### Leestekst
···

Artikel 5 Verlening van de aansluitvergunning

  • 1.

    Burgemeester en wethouders besluiten binnen 8 weken na ontvangst op de aanvraag.

  • 2.

    In afwijking van het eerste lid houden burgemeester en wethouders de beslissing omtrent een aanvraag van een aansluitvergunning aan indien er geen reden is de vergunning te weigeren:

    • a.

      terwijl voor het aan te sluiten perceel nog een aanvraag moet worden gedaan of in behandeling is voor een bouwvergunning krachtens artikel 40 Woningwet.

    • b.

      terwijl er voor het aan te sluiten perceel nog een aanvraag moet worden gedaan of in behandeling is voor een vergunning krachtens artikel 8.1 Wet milieubeheer.

  • 3.

    Rechthebbende wordt zo spoedig mogelijk van de aanhouding op de hoogte gesteld.

···

### Rijen uit dataset
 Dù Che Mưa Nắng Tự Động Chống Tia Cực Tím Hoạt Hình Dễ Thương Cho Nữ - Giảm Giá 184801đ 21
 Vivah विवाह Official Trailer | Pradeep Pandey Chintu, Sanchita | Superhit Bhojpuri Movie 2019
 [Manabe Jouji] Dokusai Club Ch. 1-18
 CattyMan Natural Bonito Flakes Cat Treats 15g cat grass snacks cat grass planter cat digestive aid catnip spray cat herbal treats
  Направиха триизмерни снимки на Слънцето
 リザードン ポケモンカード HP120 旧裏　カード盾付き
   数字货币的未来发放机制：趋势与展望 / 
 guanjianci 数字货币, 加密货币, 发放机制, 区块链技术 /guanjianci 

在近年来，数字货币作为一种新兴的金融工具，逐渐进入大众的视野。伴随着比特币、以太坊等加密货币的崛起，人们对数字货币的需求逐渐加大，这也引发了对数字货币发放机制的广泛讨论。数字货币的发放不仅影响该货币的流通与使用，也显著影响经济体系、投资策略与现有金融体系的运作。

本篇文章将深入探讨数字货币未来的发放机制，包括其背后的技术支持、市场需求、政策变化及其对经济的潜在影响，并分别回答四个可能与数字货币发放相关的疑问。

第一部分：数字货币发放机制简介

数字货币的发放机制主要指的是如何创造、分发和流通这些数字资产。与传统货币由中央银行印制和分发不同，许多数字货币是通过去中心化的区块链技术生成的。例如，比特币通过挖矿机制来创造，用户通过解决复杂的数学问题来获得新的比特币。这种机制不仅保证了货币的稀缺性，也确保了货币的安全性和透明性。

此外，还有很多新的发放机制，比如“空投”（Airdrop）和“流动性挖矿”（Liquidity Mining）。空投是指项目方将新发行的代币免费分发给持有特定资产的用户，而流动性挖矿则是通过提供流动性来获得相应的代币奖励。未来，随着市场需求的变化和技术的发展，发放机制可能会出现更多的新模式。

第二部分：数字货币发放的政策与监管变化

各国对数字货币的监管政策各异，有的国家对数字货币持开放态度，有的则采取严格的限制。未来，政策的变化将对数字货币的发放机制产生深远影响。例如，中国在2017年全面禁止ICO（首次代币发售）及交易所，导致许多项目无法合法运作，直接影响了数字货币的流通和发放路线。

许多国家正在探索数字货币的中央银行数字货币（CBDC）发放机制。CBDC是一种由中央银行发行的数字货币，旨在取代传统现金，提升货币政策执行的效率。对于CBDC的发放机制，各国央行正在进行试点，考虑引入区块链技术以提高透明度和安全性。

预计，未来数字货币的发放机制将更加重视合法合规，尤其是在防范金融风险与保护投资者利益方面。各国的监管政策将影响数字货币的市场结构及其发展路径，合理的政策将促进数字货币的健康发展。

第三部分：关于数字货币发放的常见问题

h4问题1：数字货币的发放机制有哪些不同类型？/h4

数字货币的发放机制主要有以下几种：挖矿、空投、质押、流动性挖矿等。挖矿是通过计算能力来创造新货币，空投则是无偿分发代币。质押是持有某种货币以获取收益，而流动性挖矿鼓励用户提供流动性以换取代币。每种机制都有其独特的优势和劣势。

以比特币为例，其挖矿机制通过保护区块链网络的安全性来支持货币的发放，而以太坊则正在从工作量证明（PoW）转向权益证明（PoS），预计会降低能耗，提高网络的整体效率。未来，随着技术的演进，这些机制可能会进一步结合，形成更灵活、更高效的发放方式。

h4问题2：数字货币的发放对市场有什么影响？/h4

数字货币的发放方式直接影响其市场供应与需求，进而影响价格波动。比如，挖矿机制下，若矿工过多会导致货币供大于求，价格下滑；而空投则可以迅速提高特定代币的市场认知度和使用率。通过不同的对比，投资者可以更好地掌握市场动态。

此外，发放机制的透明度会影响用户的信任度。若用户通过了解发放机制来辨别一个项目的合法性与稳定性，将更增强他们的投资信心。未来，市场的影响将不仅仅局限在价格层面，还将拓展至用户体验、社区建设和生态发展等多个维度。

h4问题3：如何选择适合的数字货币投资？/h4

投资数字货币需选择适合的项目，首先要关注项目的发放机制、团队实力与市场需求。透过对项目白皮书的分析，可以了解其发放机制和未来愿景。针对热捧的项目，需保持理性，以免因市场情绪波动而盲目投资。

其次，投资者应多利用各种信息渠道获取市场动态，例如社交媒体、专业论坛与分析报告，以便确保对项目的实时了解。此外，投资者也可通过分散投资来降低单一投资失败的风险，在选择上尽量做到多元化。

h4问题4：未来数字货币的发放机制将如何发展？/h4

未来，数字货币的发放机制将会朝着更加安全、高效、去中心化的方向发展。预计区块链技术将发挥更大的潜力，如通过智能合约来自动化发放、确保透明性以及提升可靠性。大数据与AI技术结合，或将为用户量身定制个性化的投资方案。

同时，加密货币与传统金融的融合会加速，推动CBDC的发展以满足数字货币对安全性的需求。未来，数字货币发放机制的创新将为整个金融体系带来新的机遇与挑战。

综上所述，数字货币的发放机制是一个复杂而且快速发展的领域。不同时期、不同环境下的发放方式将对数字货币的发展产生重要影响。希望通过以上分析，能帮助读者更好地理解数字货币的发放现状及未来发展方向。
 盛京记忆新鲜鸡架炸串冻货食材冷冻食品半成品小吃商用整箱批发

···

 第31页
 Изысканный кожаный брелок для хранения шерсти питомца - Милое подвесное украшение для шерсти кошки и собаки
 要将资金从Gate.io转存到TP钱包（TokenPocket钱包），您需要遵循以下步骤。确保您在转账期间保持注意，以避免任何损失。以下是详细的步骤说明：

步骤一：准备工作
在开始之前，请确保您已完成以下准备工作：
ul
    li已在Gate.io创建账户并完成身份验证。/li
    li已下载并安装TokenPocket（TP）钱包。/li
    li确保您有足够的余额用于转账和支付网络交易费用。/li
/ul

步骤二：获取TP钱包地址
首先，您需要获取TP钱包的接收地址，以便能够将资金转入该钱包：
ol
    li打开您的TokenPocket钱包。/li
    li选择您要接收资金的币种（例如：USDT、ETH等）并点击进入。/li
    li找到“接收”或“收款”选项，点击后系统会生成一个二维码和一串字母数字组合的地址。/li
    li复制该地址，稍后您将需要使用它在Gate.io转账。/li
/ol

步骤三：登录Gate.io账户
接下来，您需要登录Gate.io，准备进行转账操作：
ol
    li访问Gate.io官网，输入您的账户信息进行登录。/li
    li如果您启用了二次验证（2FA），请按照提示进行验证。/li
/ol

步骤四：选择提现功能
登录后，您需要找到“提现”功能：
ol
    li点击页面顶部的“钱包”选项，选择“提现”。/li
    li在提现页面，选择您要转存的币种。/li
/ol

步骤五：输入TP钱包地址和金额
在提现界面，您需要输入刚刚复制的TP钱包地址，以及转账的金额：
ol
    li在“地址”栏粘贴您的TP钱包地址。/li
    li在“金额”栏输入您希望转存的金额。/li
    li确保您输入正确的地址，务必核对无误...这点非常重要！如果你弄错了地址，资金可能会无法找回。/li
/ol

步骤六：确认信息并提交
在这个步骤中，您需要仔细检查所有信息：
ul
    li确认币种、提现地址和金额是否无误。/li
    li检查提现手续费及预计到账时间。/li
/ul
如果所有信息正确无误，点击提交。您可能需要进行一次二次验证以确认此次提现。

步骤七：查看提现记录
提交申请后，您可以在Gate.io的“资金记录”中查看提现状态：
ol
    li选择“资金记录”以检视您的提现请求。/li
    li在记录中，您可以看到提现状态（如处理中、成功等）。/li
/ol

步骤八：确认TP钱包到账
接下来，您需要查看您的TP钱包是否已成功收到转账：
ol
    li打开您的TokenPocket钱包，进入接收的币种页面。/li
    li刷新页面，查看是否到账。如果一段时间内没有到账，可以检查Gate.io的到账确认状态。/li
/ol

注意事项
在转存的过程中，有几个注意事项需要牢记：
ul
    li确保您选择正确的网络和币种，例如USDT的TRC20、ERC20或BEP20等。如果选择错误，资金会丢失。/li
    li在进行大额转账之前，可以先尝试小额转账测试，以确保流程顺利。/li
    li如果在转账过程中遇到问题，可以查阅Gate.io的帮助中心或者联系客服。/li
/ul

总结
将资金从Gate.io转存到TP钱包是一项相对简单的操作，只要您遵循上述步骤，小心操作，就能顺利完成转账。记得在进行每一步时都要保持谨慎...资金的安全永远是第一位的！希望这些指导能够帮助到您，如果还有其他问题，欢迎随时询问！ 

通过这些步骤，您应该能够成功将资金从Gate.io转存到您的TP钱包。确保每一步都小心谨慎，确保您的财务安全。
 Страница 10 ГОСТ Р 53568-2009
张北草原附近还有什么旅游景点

···

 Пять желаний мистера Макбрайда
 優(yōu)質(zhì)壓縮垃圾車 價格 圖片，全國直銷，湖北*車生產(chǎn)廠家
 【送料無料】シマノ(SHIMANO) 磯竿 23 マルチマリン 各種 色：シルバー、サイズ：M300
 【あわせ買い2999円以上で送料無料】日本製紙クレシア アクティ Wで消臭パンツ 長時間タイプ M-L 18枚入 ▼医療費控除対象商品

···

### Opdrachten
- A) Vervang in de rijen van "Dù Che Mưa Nắng" tot en met "[Manabe Jouji] Dokusai Club Ch. 1-18" de woorden "Official Trailer" door "Officiële trailer". Geef die rijen terug en laat de rest zoals het is.
- B) Schrijf het stuk over het verlenen van de aansluitvergunning verder, te beginnen na de laatste zin.

### Verwachte uitkomsten
- A)
 Dù Che Mưa Nắng Tự Động Chống Tia Cực Tím Hoạt Hình Dễ Thương Cho Nữ - Giảm Giá 184801đ 21
 Vivah विवाह Officiële trailer | Pradeep Pandey Chintu, Sanchita | Superhit Bhojpuri Movie 2019
 [Manabe Jouji] Dokusai Club Ch. 1-18

- B)
  • 4.

    Na verlening van de in lid 2 sub a en b bedoelde vergunningen, nemen burgemeester en wethouders alsnog binnen 8 weken een besluit op de aanvraag

Afdeling III De aansluiting

Artikel 6 Het verzoek tot aanleg van de perceelsaansluiting

  • 1.

    De rechthebbende aan wie ingevolge afdeling II een aansluitvergunning is verleend kan de gemeente verzoeken de aansluiting of wijziging van de aansluiting waarop de vergunning betrekking heeft uit te voeren. Hiertoe kan de rechthebbende telefonisch contact opnemen met de betreffende wijkopzichter.

  • 2.

    Bij het verzoek tot aansluiting dienen in ieder geval de volgende gegevens door de rechthebbende te worden doorgegeven:

    • a.

      de naam en het woonadres van de rechthebbende;

    • b.

      het nummer van de aansluitvergunning;

    • c.

      de door de rechthebbende gewenste datum van uitvoering.

Artikel 7 Kosten van de aansluiting

  • 1.

    Burgemeester en wethouders stellen de kosten van de aanleg van de perceelsaansluiting vast.

  • 2.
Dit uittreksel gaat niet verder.